Gas-on-gas competition (GOG) pricing clauses increased further in 2019, according to a wholesale gas price survey published by the International Gas Union (IGU) on July 2, climbing by one percentage point to 48.4%.

The growth of GOG mechanisms, whereby the price is determined by the interplay of supply and demand, was almost entirely at the expense of oil price escalation (OPE) mechanisms, under which the price is linked to that of a competing fuel, typically dated Brent. The share of OPEs, which are commonest in Aisa-Pacific, fell by around 1 percentage point to 18.5% last year.

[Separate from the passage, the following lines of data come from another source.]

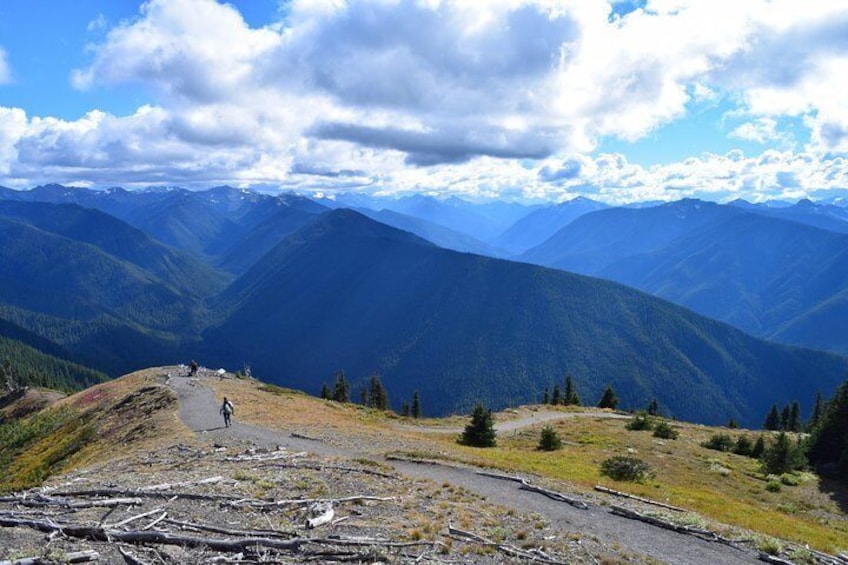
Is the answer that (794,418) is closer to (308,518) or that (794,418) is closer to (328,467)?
(328,467)

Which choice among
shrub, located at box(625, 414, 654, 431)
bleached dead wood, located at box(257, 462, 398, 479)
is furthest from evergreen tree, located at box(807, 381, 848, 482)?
bleached dead wood, located at box(257, 462, 398, 479)

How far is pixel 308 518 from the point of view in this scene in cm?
1653

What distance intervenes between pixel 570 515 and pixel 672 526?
418cm

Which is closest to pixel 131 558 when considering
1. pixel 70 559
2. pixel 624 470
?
pixel 70 559

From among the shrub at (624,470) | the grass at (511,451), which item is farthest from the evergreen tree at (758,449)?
the shrub at (624,470)

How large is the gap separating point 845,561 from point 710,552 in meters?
5.19

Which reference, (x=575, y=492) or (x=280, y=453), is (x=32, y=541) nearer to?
(x=280, y=453)

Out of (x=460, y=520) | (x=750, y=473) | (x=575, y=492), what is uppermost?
(x=460, y=520)

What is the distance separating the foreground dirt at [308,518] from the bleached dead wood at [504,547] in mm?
44

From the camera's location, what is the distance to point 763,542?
64.3 ft

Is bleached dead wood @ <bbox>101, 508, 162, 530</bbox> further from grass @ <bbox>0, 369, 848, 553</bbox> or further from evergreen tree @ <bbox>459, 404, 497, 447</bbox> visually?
evergreen tree @ <bbox>459, 404, 497, 447</bbox>

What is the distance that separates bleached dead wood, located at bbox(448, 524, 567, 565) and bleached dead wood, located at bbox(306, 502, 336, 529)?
4.10 meters

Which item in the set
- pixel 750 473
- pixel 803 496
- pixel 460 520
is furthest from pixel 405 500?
pixel 750 473

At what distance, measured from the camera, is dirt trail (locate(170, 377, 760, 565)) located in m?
18.4
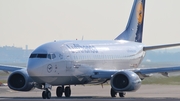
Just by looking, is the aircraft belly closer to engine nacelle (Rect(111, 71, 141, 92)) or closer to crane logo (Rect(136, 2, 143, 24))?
engine nacelle (Rect(111, 71, 141, 92))

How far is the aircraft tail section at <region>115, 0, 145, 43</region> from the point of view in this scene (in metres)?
57.0

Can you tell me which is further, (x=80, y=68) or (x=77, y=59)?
(x=80, y=68)

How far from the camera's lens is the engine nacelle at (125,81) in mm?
44969

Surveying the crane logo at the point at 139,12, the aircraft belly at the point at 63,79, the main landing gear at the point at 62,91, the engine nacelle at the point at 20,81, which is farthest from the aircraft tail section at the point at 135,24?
the engine nacelle at the point at 20,81

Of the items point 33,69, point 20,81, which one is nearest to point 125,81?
point 33,69

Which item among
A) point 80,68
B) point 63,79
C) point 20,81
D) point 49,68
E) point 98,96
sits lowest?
point 98,96

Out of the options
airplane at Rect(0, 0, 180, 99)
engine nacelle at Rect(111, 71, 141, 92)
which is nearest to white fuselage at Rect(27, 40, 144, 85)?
airplane at Rect(0, 0, 180, 99)

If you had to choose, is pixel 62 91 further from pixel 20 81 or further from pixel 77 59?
pixel 20 81

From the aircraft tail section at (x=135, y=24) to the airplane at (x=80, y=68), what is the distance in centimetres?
223

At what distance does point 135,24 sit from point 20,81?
14.0 metres

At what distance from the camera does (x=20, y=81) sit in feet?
155

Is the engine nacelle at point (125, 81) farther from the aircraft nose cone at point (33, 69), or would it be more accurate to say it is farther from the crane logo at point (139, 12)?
the crane logo at point (139, 12)

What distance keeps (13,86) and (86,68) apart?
5.11 metres

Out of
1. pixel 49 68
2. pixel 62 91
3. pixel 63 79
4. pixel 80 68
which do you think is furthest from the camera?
pixel 62 91
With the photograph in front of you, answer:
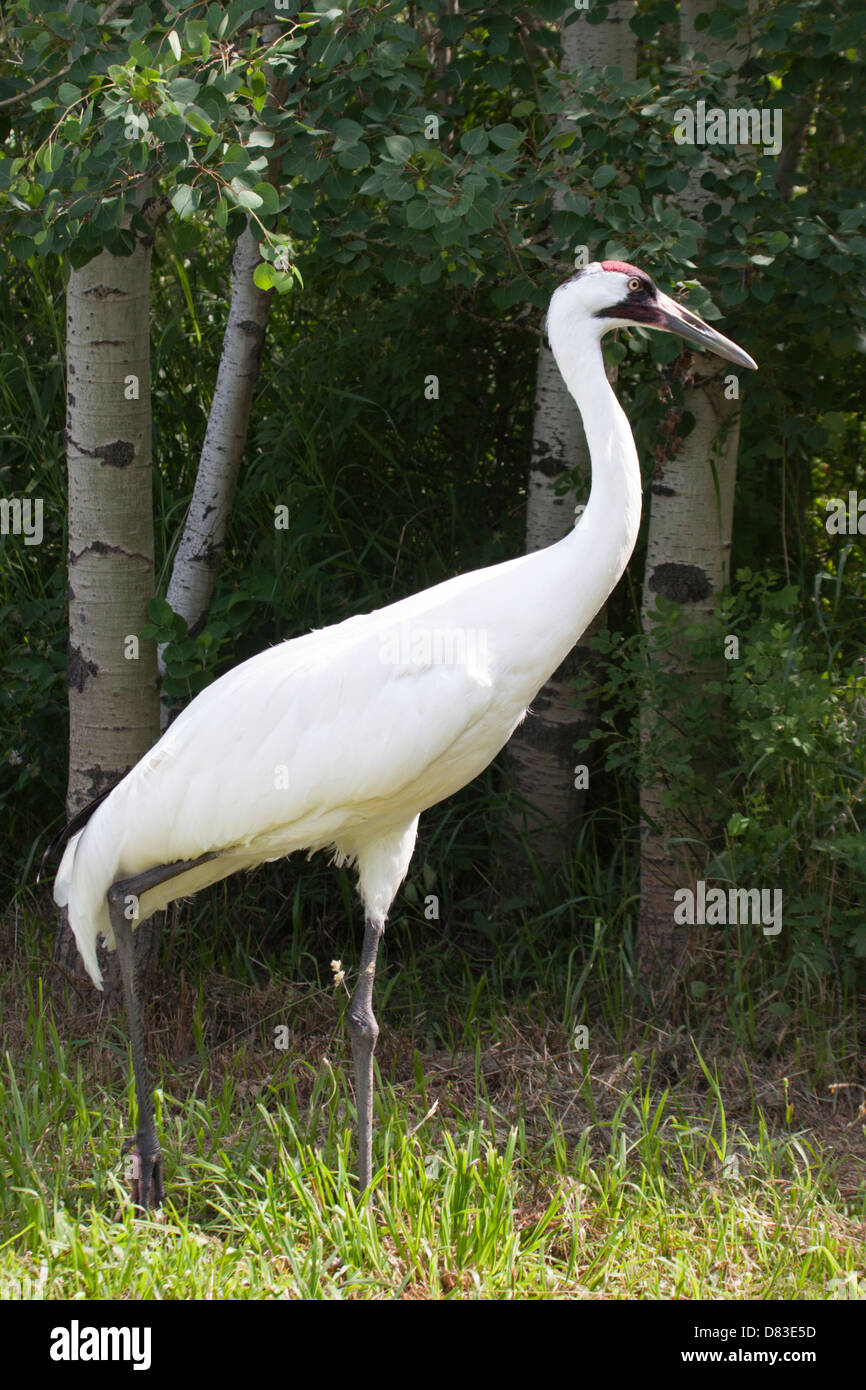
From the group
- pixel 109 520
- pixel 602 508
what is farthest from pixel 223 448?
pixel 602 508

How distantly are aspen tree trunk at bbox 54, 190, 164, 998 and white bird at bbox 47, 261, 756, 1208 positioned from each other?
68cm

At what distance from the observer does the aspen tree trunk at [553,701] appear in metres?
4.28

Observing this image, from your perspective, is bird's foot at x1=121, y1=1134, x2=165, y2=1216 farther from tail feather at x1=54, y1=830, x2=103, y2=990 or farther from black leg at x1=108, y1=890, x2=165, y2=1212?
tail feather at x1=54, y1=830, x2=103, y2=990

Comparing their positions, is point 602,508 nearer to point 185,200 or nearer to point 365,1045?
point 185,200

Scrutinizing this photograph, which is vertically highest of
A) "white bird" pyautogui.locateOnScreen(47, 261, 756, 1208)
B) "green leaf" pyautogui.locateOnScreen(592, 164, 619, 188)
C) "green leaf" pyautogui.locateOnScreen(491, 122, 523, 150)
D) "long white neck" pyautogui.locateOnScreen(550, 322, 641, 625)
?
"green leaf" pyautogui.locateOnScreen(491, 122, 523, 150)

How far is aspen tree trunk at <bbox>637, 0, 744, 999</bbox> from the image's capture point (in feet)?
12.9

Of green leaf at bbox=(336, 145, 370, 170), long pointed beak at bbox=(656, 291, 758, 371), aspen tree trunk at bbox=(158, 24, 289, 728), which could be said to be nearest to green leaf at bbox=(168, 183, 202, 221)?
green leaf at bbox=(336, 145, 370, 170)

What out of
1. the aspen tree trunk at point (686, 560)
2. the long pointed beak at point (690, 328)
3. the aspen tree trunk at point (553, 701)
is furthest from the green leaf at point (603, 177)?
the aspen tree trunk at point (553, 701)

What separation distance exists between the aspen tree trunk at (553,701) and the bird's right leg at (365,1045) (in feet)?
3.31

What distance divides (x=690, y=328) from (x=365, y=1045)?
6.27 feet

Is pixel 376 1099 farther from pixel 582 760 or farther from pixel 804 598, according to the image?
pixel 804 598

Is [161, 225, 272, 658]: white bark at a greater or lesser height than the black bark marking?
greater

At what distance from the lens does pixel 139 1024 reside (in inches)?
133
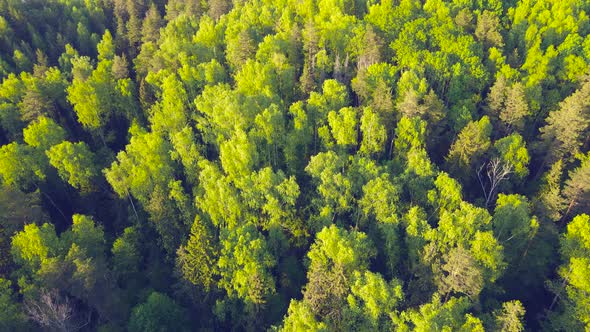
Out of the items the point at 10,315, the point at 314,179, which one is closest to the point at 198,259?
the point at 314,179

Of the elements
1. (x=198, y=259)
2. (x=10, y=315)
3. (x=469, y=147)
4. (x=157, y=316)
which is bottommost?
(x=157, y=316)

More LNG imports came under GOG mechanisms last year, in part because the US ramped up its Henry Hub indexed LNG exports and more LNG arrived in northwest Europe.

The share of LNG imports using the GOG mechanism has been growing over the last three years, from 25% in 2016 to 41% in 2019. In 2016-2018 this was solely because of rising spot LNG imports, but last year increased sales to Europe were also a factor.

Spot LNG sales are heavily concentrated in Asian markets, with China representing the largest spot LNG market last year, followed closely by Japan, with India in third place. Combined, the eight biggest markets – which also include Spain, South Korea, Italy, France and Turkey – made up 83% of all spot LNG cargoes last year. Spot cargoes accounted for 31.3% of total LNG imports while 60% of all GOG traded volumes were in the UK, Belgium and the Netherlands.

Source: IGU

Last year's rising global gas supply triggered a sharp drop in spot prices, according to the IGU's report. The only other year to record a lower global average was 2016. Europe drove the price decline, while Asia (China and the Indian sub-continent) and Asia-Pacific (wider Asian region) had relatively stable prices. Prices in these three regions had previously moved together since 2015, and prices in Europe and Asia Pacific since 2005.

Source: IGU

The IGU noted that gas prices still varied greatly in the countries surveyed, but have generally been converging since 2005 apart from a brief divergence in 2018.